Reputation: 3488
Say we have this data:
dat<-data.frame(id=c(1,1,2,2,3,4,4,5,6,6),Rx=c(1,2,1,2,1,1,1,2,2,2))
id Rx
1 1 1
2 1 2
3 2 1
4 2 2
5 3 1
6 4 1
7 4 1
8 5 2
9 6 2
10 6 2
Where Id is the subject id, and Rx is the treatment they received. So, there are repeated observations and the treatment may or may not be consistent per subject.
I want to be able to summarize how many subjects only received Rx 1, only received Rx 2, and how many received Rx 1 and 2.
I'd prefer a dplyr
solution, but data.table
and base R
would be fine too.

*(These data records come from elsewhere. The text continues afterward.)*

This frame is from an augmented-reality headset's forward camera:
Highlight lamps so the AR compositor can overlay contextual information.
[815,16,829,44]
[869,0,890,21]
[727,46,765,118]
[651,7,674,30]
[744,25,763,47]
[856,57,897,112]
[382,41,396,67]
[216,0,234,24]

I thought something like:
dat %>%
group_by(id,Rx) %>%
unique() %>%
...something
The end result should be something like:
Rx Count
1 2
2 2
Both 2
Thanks!
Upvotes: 8
Views: 304
Reputation: 92292
Here's another generalized solution
library(dplyr)
dat %>%
group_by(id) %>%
summarise(indx = toString(sort(unique(Rx)))) %>%
ungroup() %>%
count(indx)
# Source: local data table [3 x 2]
#
# indx n
# 1 1, 2 2
# 2 1 2
# 3 2 2
With data.table
, similarly
library(data.table)
setDT(dat)[, .(indx = toString(sort(unique(Rx)))), id][ , .N, indx]
Upvotes: 5
Reputation: 9123
This solution does not generalize well to more than 2 treatments:
library(dplyr)
dat %>%
distinct(id, Rx) %>%
group_by(id) %>%
mutate(
trt1 = setequal(1, Rx), # change due to comment from @Marat Talipov
trt2 = setequal(2, Rx),
both = setequal(1:2, Rx)
) %>%
ungroup() %>%
distinct(id) %>%
summarise_each(funs(sum), trt1:both)
This solution is shorter and does generalize to more than one treatment:
library(stringr)
dat %>%
group_by(id) %>%
mutate(
rx_list = str_c(sort(unique(Rx)), collapse = ",")
) %>%
distinct(id) %>%
count(rx_list)
Upvotes: 3
Reputation: 24480
Not exactly the output you have indicated, but it's base R, one-liner and general:
table(do.call(function(...) paste(...,sep="_"),as.data.frame(table(dat)>0)))
#FALSE_TRUE TRUE_FALSE TRUE_TRUE
2 2 2
If the treatments are more then two, you have indicated all the possible combinations.
Upvotes: 2